You can also create your own custom Exceptions.

[112]:
class BadError(Exception):
    """Raised when the Error is really bad."""
    def __init__(self, message):
        self.message = '(╯°□°)╯︵ ┻━┻ ' + message + ' ┬─┬ノ( ◕◡◕ ノ)'
        super().__init__(self.message)

raise BadError("Welp. That's all about Exceptions.")
---------------------------------------------------------------------------
BadError                                  Traceback (most recent call last)
Cell In[112], line 7
      4         self.message = '(╯°□°)╯︵ ┻━┻ ' + message + ' ┬─┬ノ( ◕◡◕ ノ)'
      5         super().__init__(self.message)
----> 7 raise BadError("Welp. That's all about Exceptions.")

BadError: (╯°□°)╯︵ ┻━┻ Welp. That's all about Exceptions. ┬─┬ノ( ◕◡◕ ノ)

Warnings

Wanrings can be imported from the builtin library warnings. Warnings can: - Print text to the output to inform the user (‘default’). - Turn matching warnings into Exceptions (‘error’). - Never print matching warnings (‘ignore’). - Always print matching warnings (‘always’). - Print the first occurrence of a warning inside a module (used to inform the user about upcoming deprecations) (‘module’). - Print only the first occurrence of matching warnings (‘once’).

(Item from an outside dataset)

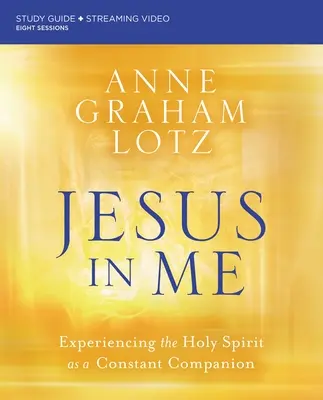 Ježiš vo mne Biblická študijná príručka Plus streamované video: Zažívanie Ducha Svätého ako stáleho spoločníka - Jesus in Me Bible Study Guide Plus Streaming Video: Experiencing the Holy Spirit as a Constant Companion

Let’s get into it. To print a standard warning just do something like this:

Simple warning

[113]:
import warnings
# resets warnings to default
warnings.resetwarnings()

def protected_division(x, y):
    if y == 0:
        warnings.warn("Protected division. Returning 0.")
        return 0
    else:
        return x / y

print(protected_division(1, 0))
print(protected_division(2, 0))
print(protected_division(3, 0))
print(protected_division(4, 0))
0
0
0
0
/tmp/ipykernel_5016/1203745237.py:7: UserWarning: Protected division. Returning 0.
  warnings.warn("Protected division. Returning 0.")

Turn consecutive warnings into Exceptions

[114]:
import warnings
# resets warnings to default
warnings.resetwarnings()

warnings.filterwarnings('error')

def protected_division(x, y):
    if y == 0:
        warnings.warn("Protected division. Returning 0.")
        return 0
    else:
        return x / y

print(protected_division(1, 0))
print(protected_division(2, 0))
print(protected_division(3, 0))
print(protected_division(4, 0))
---------------------------------------------------------------------------
UserWarning                               Traceback (most recent call last)
Cell In[114], line 14
     11     else:
     12         return x / y
---> 14 print(protected_division(1, 0))
     15 print(protected_division(2, 0))
     16 print(protected_division(3, 0))

Cell In[114], line 9, in protected_division(x, y)
      7 def protected_division(x, y):
      8     if y == 0:
----> 9         warnings.warn("Protected division. Returning 0.")
     10         return 0
     11     else:

UserWarning: Protected division. Returning 0.